PETUNJUK TUGAS =
Ganti "luar negeri" dengan "mancanegara" saat menulis ulang bagian teks tentang beasiswa LPDP, mulai dari "Seperti sudah diketahui, Prof" dan berakhir pada "di luar negeri.".

POTONGAN TEKS =
◆ ◆ ◆

Seperti sudah diketahui, Prof Budi menulis di facebook pribadinya tentang hasil wawancaranya dengan beberapa mahasiswa yang mendapatkan kesempatan belajar di luar negeri melalui program LPDP (Lembaga Pengelola Dana Pendidikan) Kementerian Pendidikan, Kebudayaan, Riset dan Teknologi.
LPDP memberikan beasiswa atau memberikan pembiayaan studi untuk anak-anak yang sudah menyelesaikan pendidikan S1/D4 atau S2 dan ingin melanjutkan pendidikan pada program magister atau doktoral di perguruan tinggi di dalam maupun di luar negeri.
Rektor Budi memuji anak-anak yang ditemuinya pintar-pintar dengan IP S1-nya rata-rata di atas 3,5. Yang jadi soal ada hal-hal yang dinyinyirnya. Misalnya dia bilang itu anak-anak yang tidak suka demo dan tidak bicara soal langit atau kehidupan sesudah mati. Pilihan kata-katanya juga jauh dari kata-kata langit: insyaallah, barakallah, syiar, qadarullah dan sebagainya.

◆ ◆ ◆

CUPLIKAN DATA =

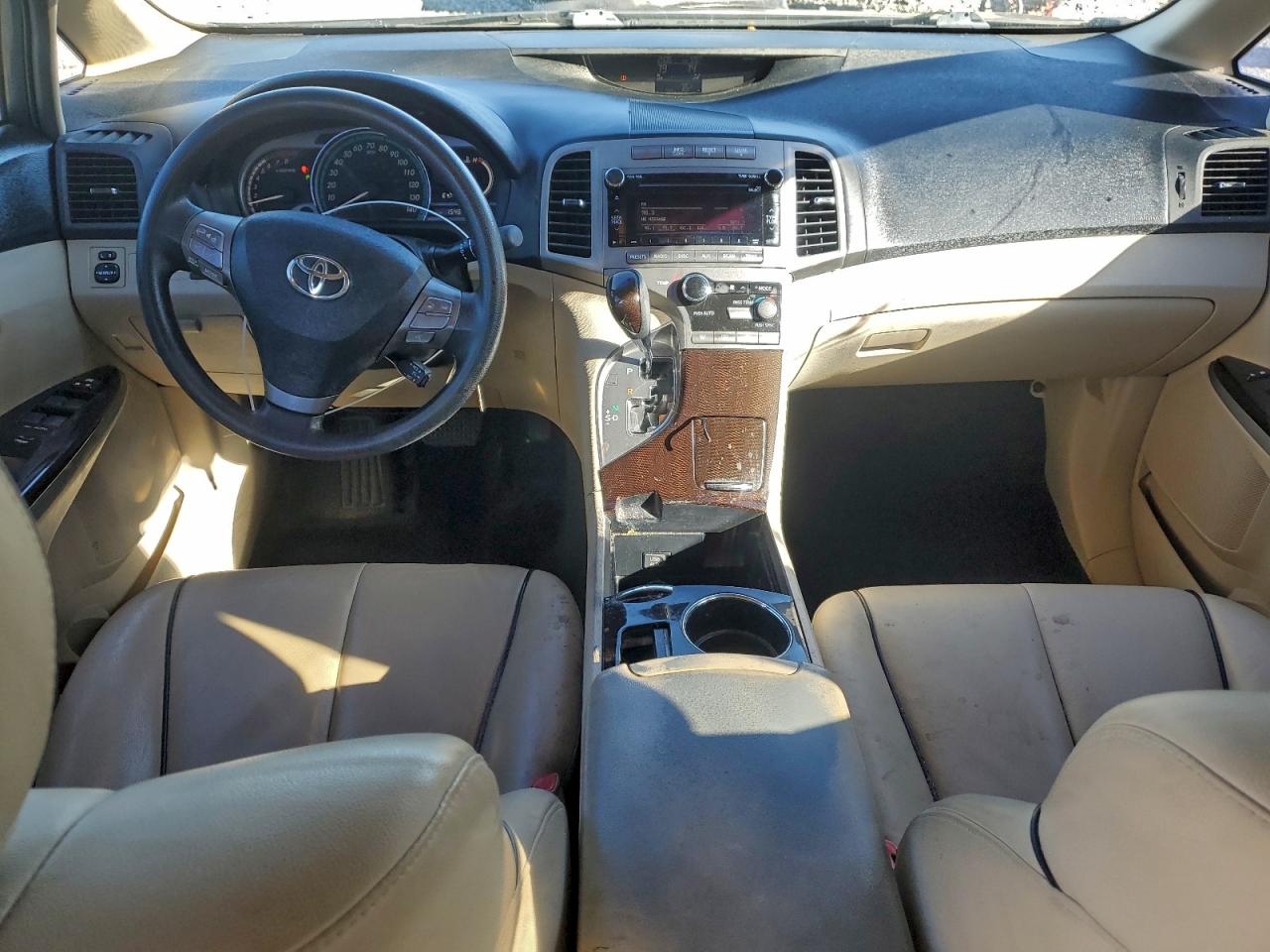 2010 TOYOTA VENZA photo 29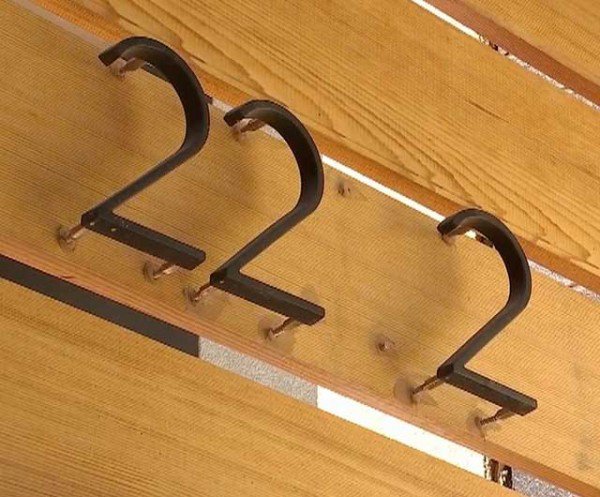 the-mysterious-binary-bandits-are-pilfering-1s-and-0s-off-the-home-numbers-in-philadelphia_image-1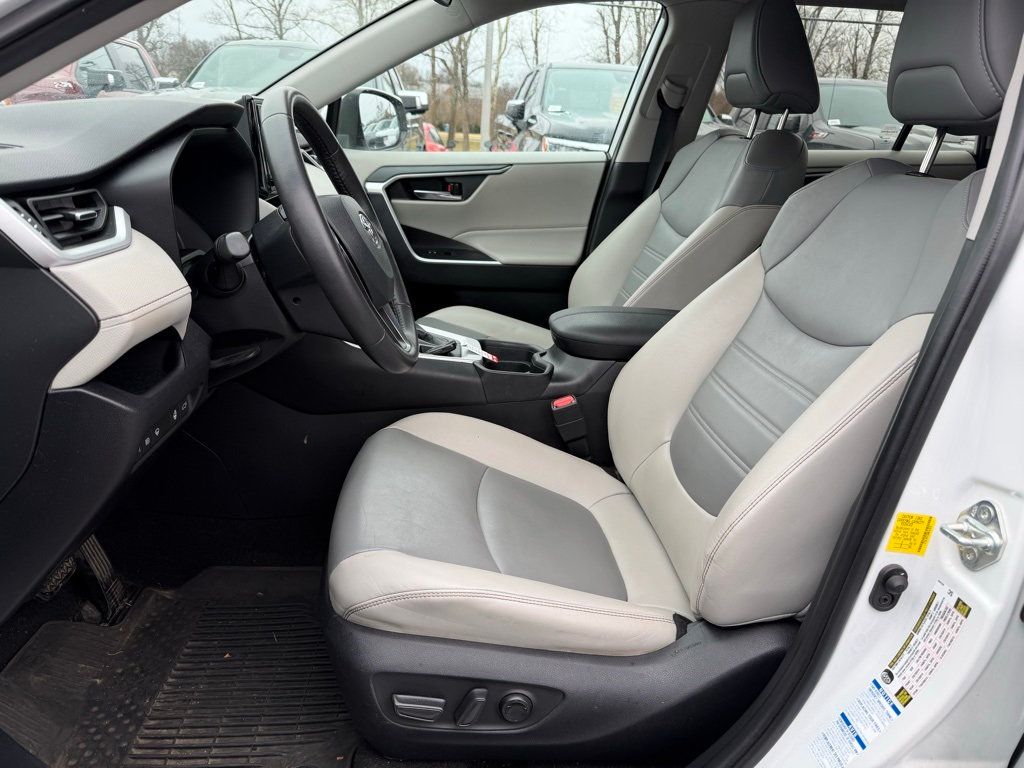 2021 Toyota RAV4 XLE Premium AWD - 22956643 - 27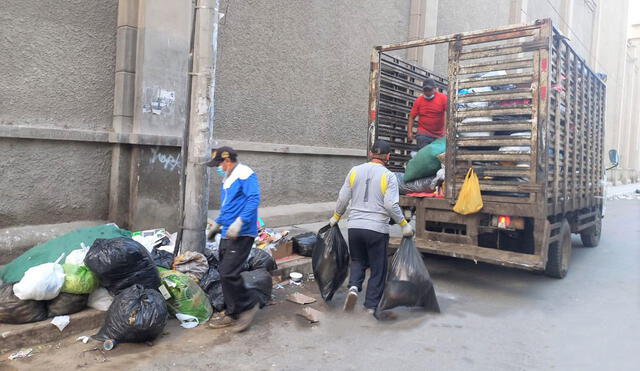 Se destacó la labor de personal edil en el recojo de residuos sólidos. Foto: MPCh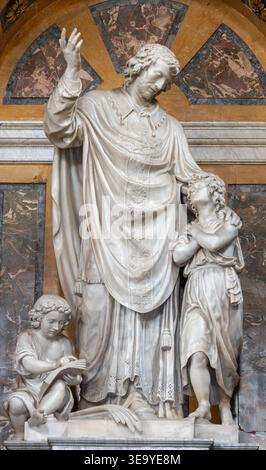NOVARA, ITALIA - 15 GENNAIO 2026: Statua di San Lorenzo di Novara nella chiesa Cattedrale di Santa Maria Assunta del Grazioso Rusca (1796) Foto Stock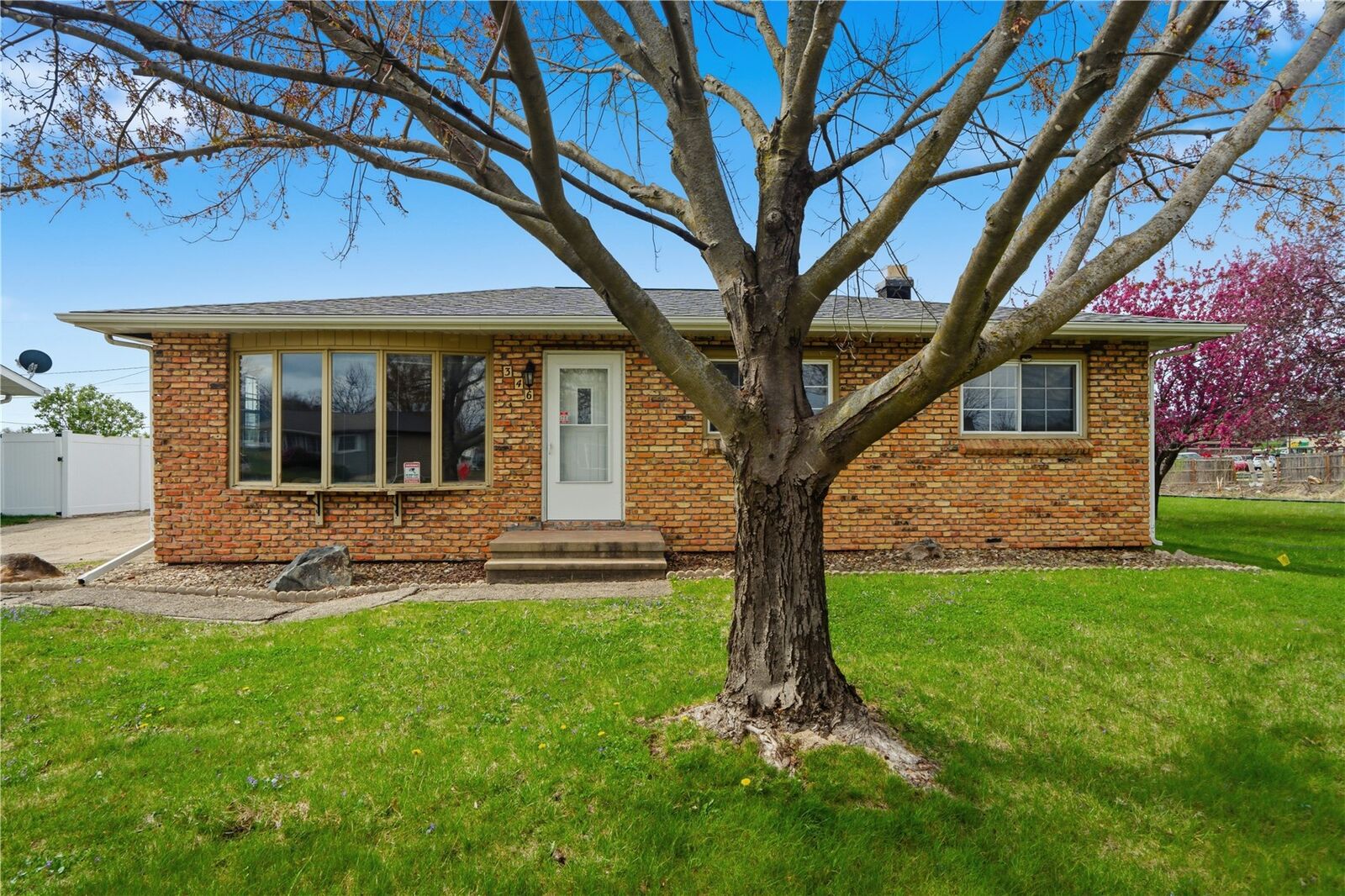 Property Photo:  346 32nd Street NW  IA 52405 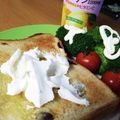 ひっこ's cooksnap of when they made 簡単おいしい☆クリチonレーズントースト.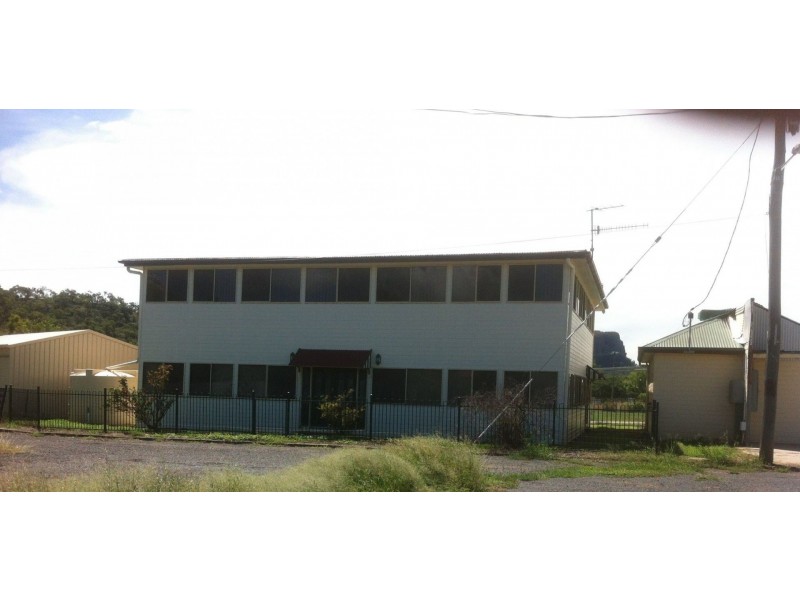 14 Charles Street, Springsure QLD 4722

◆ ◆ ◆

JAWABAN LATIHAN =
Seperti sudah diketahui, Prof Budi menulis di facebook pribadinya tentang hasil wawancaranya dengan beberapa mahasiswa yang mendapatkan kesempatan belajar di mancanegara melalui program LPDP (Lembaga Pengelola Dana Pendidikan) Kementerian Pendidikan, Kebudayaan, Riset dan Teknologi.
LPDP memberikan beasiswa atau memberikan pembiayaan studi untuk anak-anak yang sudah menyelesaikan pendidikan S1/D4 atau S2 dan ingin melanjutkan pendidikan pada program magister atau doktoral di perguruan tinggi di dalam maupun di mancanegara.